Today, California’s Dept. of Education fields a test (CAASPP) that educators are told is good for almost everything. Like the Veg-O-Matic, a kitchen appliance sold on television in the 1960s, its promoters claim it is good for finding out to what degree classrooms, schools and districts full of students in grades 3-8 have reached grade level mastery of reading, writing and arithmetic. The CDE higher-ups also claim it’s good for estimating individual students’ mastery of reading, writing, math and science, and is therefore useful to teachers in guiding instruction.

Whee! The ebullient claims of Veg-O-Matic tv saleswomen are ringing in my ears: “It slices! It dices!”

But with only 17-23 questions presented to students in grades 3-8, I am skeptical that the CAASPP can deliver classroom level or student level results with reasonable precision and certainty. (Click here to see the math blueprint and here for the ELA blueprint.)  I am eager to see the CDE reveal the degree to which imprecision and uncertainty have grown larger as a result of cutting in half the number of multiple choice questions. I am not persuaded by the claim made in 2021 by Mao Vang, who heads CDE’s Assessment Development and Administration Division, that this halving of the multiple choice questions comes at no cost to accuracy of results. Her comments, quoted in EdSource, feel like a parent’s reassurance to a child – both condescending and hollow.

The assurance offered by Mao Vang was also disputed by Doug McRae, a veteran psychometrician whose four-decade-long career in educational measurement included being vice-president of the testing firm, CTB-McGraw-Hill, and advisor to CDE on the STAR assessment which ran from 1999-2013. His comment on the EdSource article was blunt. “The statement that ‘scores will be just as accurate,’ attributed to Mao Vang, is not accurate. The accuracy of test results is commonly measured via what is labeled ‘reliability’ by educational measurement experts, and formulas for reliability depend on the number of test questions included in the test.”

How exactly should charter authorizers use CAASPP results?
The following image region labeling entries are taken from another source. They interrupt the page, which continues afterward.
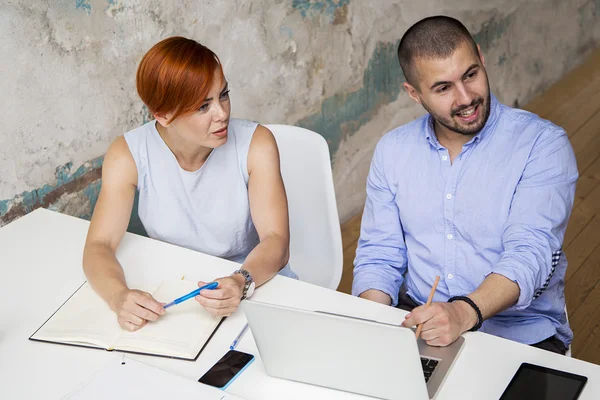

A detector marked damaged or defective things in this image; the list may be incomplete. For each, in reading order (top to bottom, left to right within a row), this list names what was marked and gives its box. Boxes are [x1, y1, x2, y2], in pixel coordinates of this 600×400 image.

peeling paint [292, 0, 350, 22]
peeling paint [296, 40, 404, 159]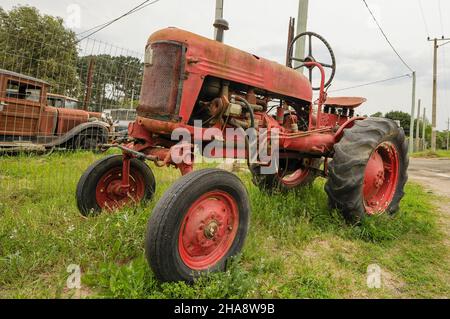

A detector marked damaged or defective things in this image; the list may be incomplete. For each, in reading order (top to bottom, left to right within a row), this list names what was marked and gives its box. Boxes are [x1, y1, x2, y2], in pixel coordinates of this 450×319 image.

abandoned truck [0, 69, 109, 152]
rusty vehicle in background [0, 69, 109, 152]
rusty tractor body [0, 69, 109, 152]
rusty vehicle in background [76, 20, 408, 282]
abandoned truck [76, 23, 408, 282]
rusty tractor body [76, 26, 408, 284]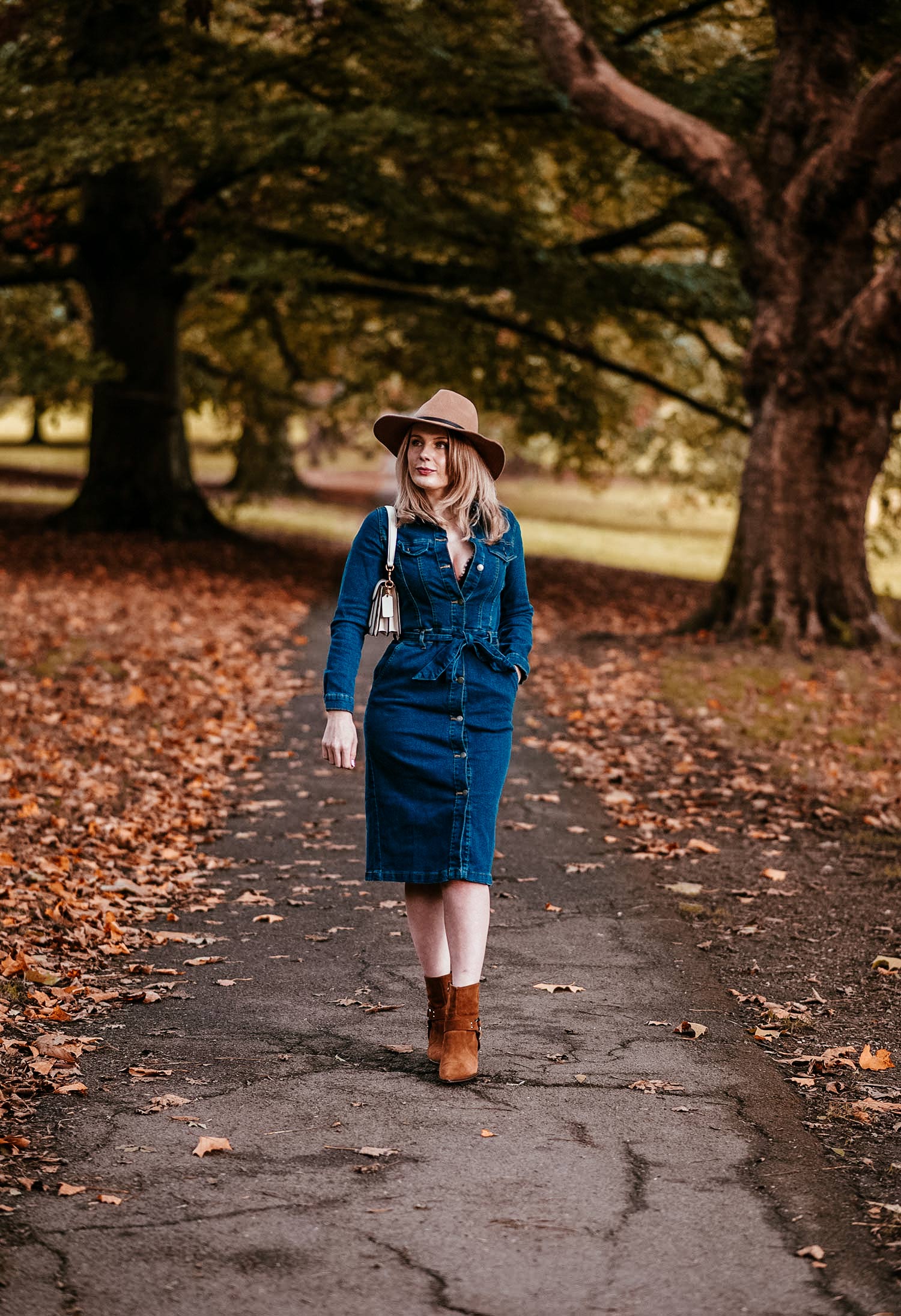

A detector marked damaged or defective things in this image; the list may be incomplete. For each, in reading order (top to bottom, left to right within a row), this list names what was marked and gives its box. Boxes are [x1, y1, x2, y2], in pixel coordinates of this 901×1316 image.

The CDE uses CAASPP for many purposes: determining if a school needs technical assistance; determining a school or district’s place on the Dashboard; determining if a district qualifies to apply for competitive grants; and more.

But I want to question one particular use of CAASPP results: evaluating charter schools. What, exactly, is the soundness of the results from CAASPP when making inferences of a life-and-death nature about a charter school’s renewal?
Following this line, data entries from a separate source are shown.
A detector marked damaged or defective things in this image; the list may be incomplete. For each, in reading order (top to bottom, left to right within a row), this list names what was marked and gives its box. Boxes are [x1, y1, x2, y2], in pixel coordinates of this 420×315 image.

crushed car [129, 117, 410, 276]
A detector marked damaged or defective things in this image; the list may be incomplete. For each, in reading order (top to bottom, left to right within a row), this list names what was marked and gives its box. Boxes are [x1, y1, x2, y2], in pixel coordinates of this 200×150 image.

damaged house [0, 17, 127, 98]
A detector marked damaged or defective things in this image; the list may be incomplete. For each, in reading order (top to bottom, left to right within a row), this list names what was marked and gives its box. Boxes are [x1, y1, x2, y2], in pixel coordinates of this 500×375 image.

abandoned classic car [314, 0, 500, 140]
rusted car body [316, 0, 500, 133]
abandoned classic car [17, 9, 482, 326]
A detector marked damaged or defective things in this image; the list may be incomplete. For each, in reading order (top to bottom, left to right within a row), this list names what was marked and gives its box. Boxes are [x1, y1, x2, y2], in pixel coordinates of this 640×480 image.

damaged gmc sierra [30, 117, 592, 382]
Soundness depends on many factors. One of them is how many students are enrolled, and how many of them took the CAASPP. But another is how many questions those students answered. Today, for students in grades 3-8, the CAASPP math and ELA tests remain in their half-sized form, and present 17-19 multiple choice questions to test takers, depending on their grade level. Students also face a few performance tasks (between one to four) that require writing. Adults score those performance tasks on a scale from 2 to 10.

The COVID era was the initial reason for shrinking the test to roughly half its prior size. Reducing the time required for student test-taking and reducing test fatigue was the goal. Now, having faced pressure from teacher unions and anti-testing forces, the CDE has extended this shrunken test. But at what cost to imprecision? At what cost to uncertainty?

For now, if I were a charter authorizer I would take CAASPP results with a grain (or a rock) of salt. That is, I would only consider scale score results as a range adjusted by the imprecision (“standard error” in stat-talk), rather than a point score.

So many standards. So few questions.

Will the CAASPP questions test what students were taught? Maybe. But with standards already a mile wide, it’s simply luck that determines if the standards that students learn are the standards that are tested. Whatever luck was needed in the prior era, when the number of multiple choice questions on the CAASPP numbered 35-45, much more luck is needed with a test that includes just 17 multiple choice questions.

The Dashboard’s change-from-prior-year has little relevance to a school with 260 kids who are tested. The imprecision of CAASPP could span three zones: decreased, maintained and increased.

Seventeen multiple choice questions will unavoidably widen the degree of imprecision in results. Even before the COVID era, the imprecision for a school of 270 kids was expected to range +/- 7 to 9 scale score points. How much bigger does that imprecision grow with a test half that size? The uncertainty is considerable. Roughly two out of three times, the imprecision will fall within that range. One out of three times it will fall outside it. Charter authorizers and the boards of charter schools that rule on renewal petitions need to know this. And they need help knowing how to act on both the imprecision and uncertainty that are an unavoidable element of the score’s meaning.

Come, on CDE. Stop selling educators a Veg-O-Matic, and start sharing the nitty-gritty facts about the increase of imprecision and uncertainty that the abbreviated CAASPP results contain. At the student level. At the classroom level. At the school level. If you are insisting that charter authorizers base their judgments about charter schools’ academic effectiveness on the CAASPP, you owe those authorizers more than a four-digit scale score. You owe them a full disclosure of the imprecision and uncertainty of that scale score, so they can make a reasonable judgment.

[Thanks to Chris Moggia, assessment chief at PUC and founder of School Data Leadership Association, for calling this question to my attention.]